The whole listing needs retyping exactly; keep the pictures out of it.

---- Data extract

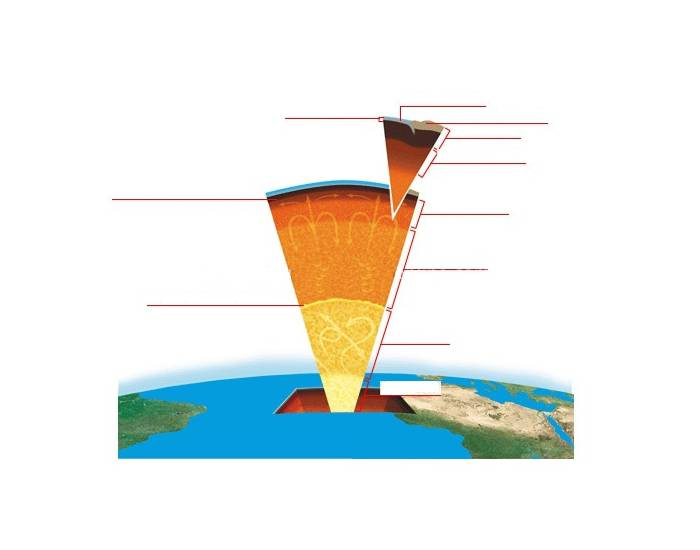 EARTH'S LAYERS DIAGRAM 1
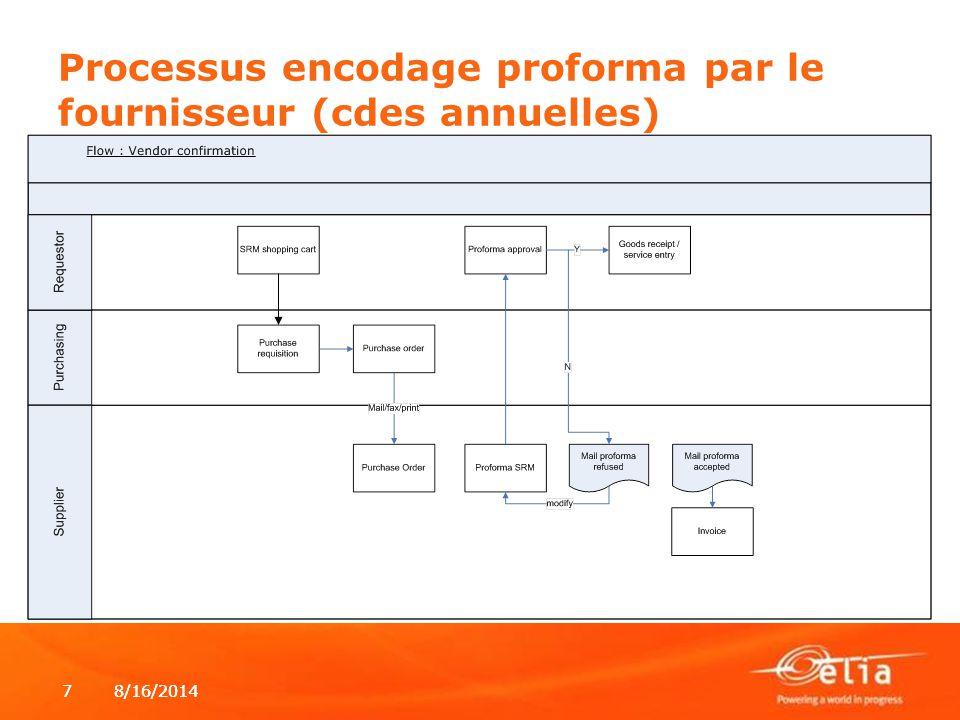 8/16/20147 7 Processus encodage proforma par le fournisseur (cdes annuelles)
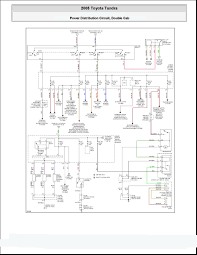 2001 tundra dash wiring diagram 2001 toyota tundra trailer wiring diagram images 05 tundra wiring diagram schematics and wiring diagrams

--------

Problem solution.
 EARTH'S LAYERS DIAGRAM 1
 8/16/20147 7 Processus encodage proforma par le fournisseur (cdes annuelles)
 2001 tundra dash wiring diagram 2001 toyota tundra trailer wiring diagram images 05 tundra wiring diagram schematics and wiring diagrams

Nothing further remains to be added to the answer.